Start of DATA TO USE

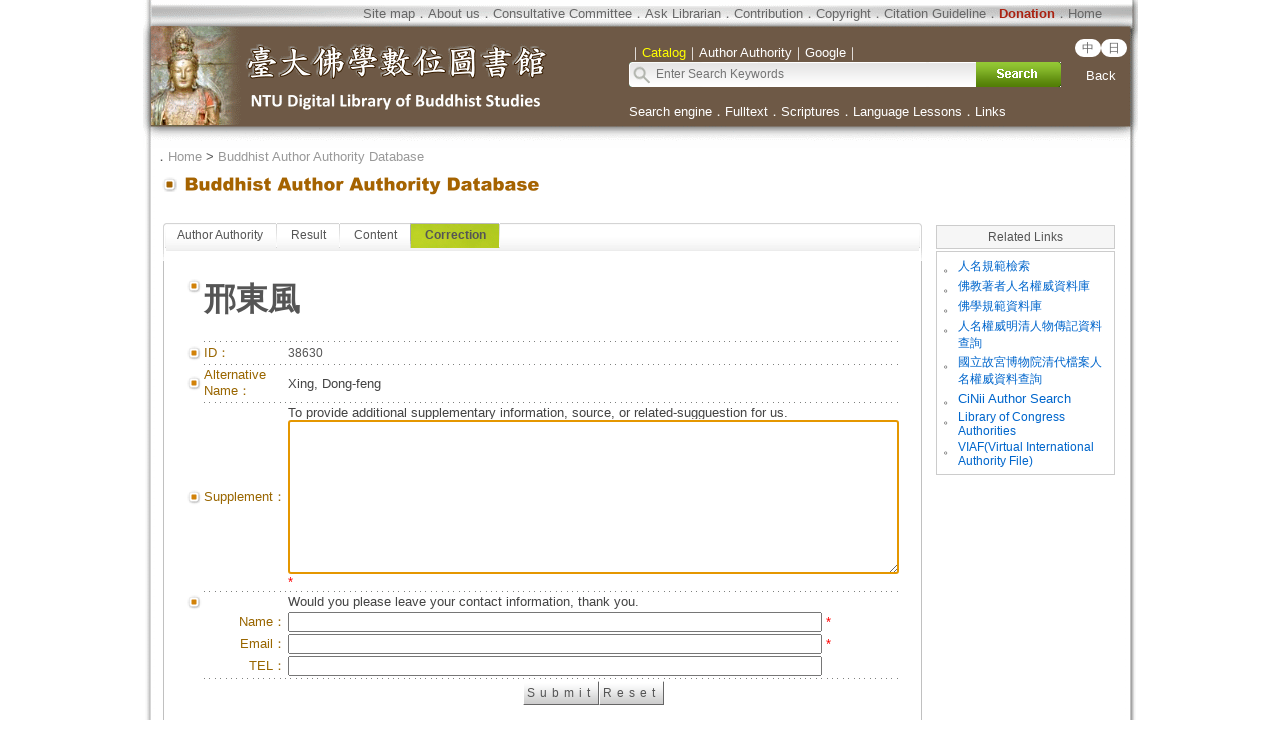

--- FILE ---
content_type: text/html;charset=ISO-8859-1
request_url: https://buddhism.lib.ntu.edu.tw/DLMBS/jsondata?action=getSingleAuthorData&ID=38630
body_size: 94
content:
{"source":[{"birthday":"","au_name":"Xing, Dong-feng","dieday":"","authorclass":"Person","name1":"\u90a2\u6771\u98a8","seq":"38630"}],"error":"none"}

End of DATA TO USE

* THE TASK
Set down every entry above verbatim, without pictures.

* SOLUTION TO THE EXERCISE
--- FILE ---
content_type: text/html;charset=ISO-8859-1
request_url: https://buddhism.lib.ntu.edu.tw/DLMBS/jsondata?action=getSingleAuthorData&ID=38630
body_size: 94
content:
{"source":[{"birthday":"","au_name":"Xing, Dong-feng","dieday":"","authorclass":"Person","name1":"\u90a2\u6771\u98a8","seq":"38630"}],"error":"none"}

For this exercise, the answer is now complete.